Daniel Cária*
O presidente do Banco Central, Roberto Campos Neto, fez uma declaração interessante poucos dias atrás: o cartão de crédito, pelo menos no formato que conhecemos hoje, deve deixar de existir. Durante palestra em Brasília, ele disse acreditar que a modalidade de pagamento PIX garantido, por meio do celular, irá substituir, em breve, o uso de cartões. O presidente do Banco Central também estimulou bancos e fintechs a desenvolverem um aplicativo único para centralizar toda a vida financeira do usuário, sem a necessidade de entrar em vários aplicativos de bancos. Campos Neto tocou em dois pontos que, de fato, merecem considerações.
Com o sistema Open Finance (antigo Open Banking) implantado pelo Banco Central, assim como pela entrada de bancos digitais e fintechs em cena, o acesso dos brasileiros às contas bancárias e a cartões de crédito ficou muito mais fácil e, principalmente, mais barato. Segundo dados do próprio Banco Central, o número de brasileiros bancarizados subiu de 115 milhões em 2010 para 182 milhões em 2021, um aumento de quase 60%. Em comparação, a população do país cresceu, no mesmo período, em torno de 10%. E, se em 2017 tínhamos cerca de 82 milhões de cartões de crédito ativos no país, ao final de 2020 esse número já havia superado os 134 milhões. Na prática, a ação do Banco Central contribuiu positivamente para o aumento da bancarização no país e, de forma indireta, para o crescimento do uso de cartões de crédito.
Com relação aos cartões, considerando as informações que temos disponíveis hoje, acredito que, para essa modalidade pagamento ser extinta, será necessário avançarmos um pouco além do PIX Crédito. Vejamos.
Dados recentes do Serasa indicam que 47% dos brasileiros possuem quatro ou mais cartões de crédito. Não é difícil achar usuários de dez ou mais cartões. Recentemente fui procurado, nas mídias sociais, por uma pessoa que possuía, acredite, 35 cartões de crédito!
Mas por que essa necessidade de tantos cartões? A verdade é que, com as recentes mudanças no mercado de trabalho, o número de trabalhadores autônomos e microempreendedores vem crescendo de forma consistente. São pessoas com renda instável, que pode variar muito de um mês para outro. Sem serem capazes de comprovar renda mensal fixa, o limite disponível de crédito no cartão, para a maioria desses usuários, acaba sendo muito baixo. Como há no mercado oferta de cartões sem anuidade, essas pessoas optam por usar vários cartões para obter um limite adequado de crédito. Suas pequenas empresas e micronegócios, que muitas vezes se confundem com a própria pessoa física, financiam suas despesas e o fluxo de caixa com uma multiplicidade de cartões. Essa é uma das questões que o PIX garantido terá de equacionar.

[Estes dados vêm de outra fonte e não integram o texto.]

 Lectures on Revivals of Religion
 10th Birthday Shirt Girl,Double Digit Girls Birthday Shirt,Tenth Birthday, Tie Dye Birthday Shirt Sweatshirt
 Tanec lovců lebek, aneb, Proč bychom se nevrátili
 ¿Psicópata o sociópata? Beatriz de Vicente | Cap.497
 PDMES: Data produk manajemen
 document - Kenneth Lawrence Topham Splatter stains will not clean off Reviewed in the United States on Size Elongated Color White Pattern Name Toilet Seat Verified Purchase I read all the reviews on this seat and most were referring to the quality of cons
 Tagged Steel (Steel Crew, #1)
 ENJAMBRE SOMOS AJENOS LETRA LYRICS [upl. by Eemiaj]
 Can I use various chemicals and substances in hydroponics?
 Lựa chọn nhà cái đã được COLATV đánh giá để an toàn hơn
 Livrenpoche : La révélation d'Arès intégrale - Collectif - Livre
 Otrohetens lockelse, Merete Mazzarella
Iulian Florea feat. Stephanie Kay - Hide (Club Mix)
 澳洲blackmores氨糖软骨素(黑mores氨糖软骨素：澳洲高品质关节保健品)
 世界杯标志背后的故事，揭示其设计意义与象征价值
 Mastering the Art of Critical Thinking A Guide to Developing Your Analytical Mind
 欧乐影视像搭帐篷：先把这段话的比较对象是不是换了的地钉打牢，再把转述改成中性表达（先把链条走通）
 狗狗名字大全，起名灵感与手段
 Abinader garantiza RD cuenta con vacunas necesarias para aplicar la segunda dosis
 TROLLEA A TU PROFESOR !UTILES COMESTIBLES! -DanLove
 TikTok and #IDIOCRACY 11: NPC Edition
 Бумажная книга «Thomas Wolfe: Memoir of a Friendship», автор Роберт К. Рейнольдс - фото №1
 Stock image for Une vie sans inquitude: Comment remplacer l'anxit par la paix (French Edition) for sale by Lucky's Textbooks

O crescente uso de cartões por esse público não se baseia apenas como forma de financiamento, digamos, alternativo. Uma parte expressiva dos usuários de cartões valoriza, de fato, os programas de vantagens como pontos, milhas e cashback. Muitos deles acreditam que fazer pagamento por outra modalidade é perder dinheiro. Esse é outro ponto que o PIX garantido terá de considerar para superar o modelo dos cartões. Portanto, um novo modelo de pagamento, para substituir os cartões, deverá entender e atender esses costumes e necessidades dos usuários.
Já em relação a um aplicativo que centralize as informações financeiras das pessoas, nenhum reparo a fazer. Na prática, muita gente, em especial autônomos e microempreendedores, têm, pelo menos, duas contas em banco e muitos cartões de crédito. Por vezes, são várias contas e vários cartões emitidos por diferentes instituições financeiras. Administrar tudo isso é, por vezes, complexo, causa descontrole e gera angústia. Assim, como propõe o presidente do Banco Central, seria oportuno termos aplicativos que tenham a capacidade de agregar todas essas informações num único lugar, como forma de organizar e facilitar a vida das pessoas.
O modelo atual que obriga o usuário a acessar diversos aplicativos ou múltiplas plataformas para fazer pagamentos ou gerir sua vida financeira nos parece, de fato, com os dias contados. Hoje há tecnologia para solucionar esse problema. Graças ao Open Finance, isso vai acontecer, e não vai demorar muito. Se os grandes players do mercado não o fizerem, novas fintechs o farão.
A tecnologia está mudando nossa relação com o dinheiro, com as finanças e com as próprias instituições financeiras. Na linha do que vislumbra Campos Neto, acredito também que o futuro trará, sim, mais simplicidade, praticidade, integração e conexão. Quem não atender a essas demandas muito provavelmente ficará pelo caminho.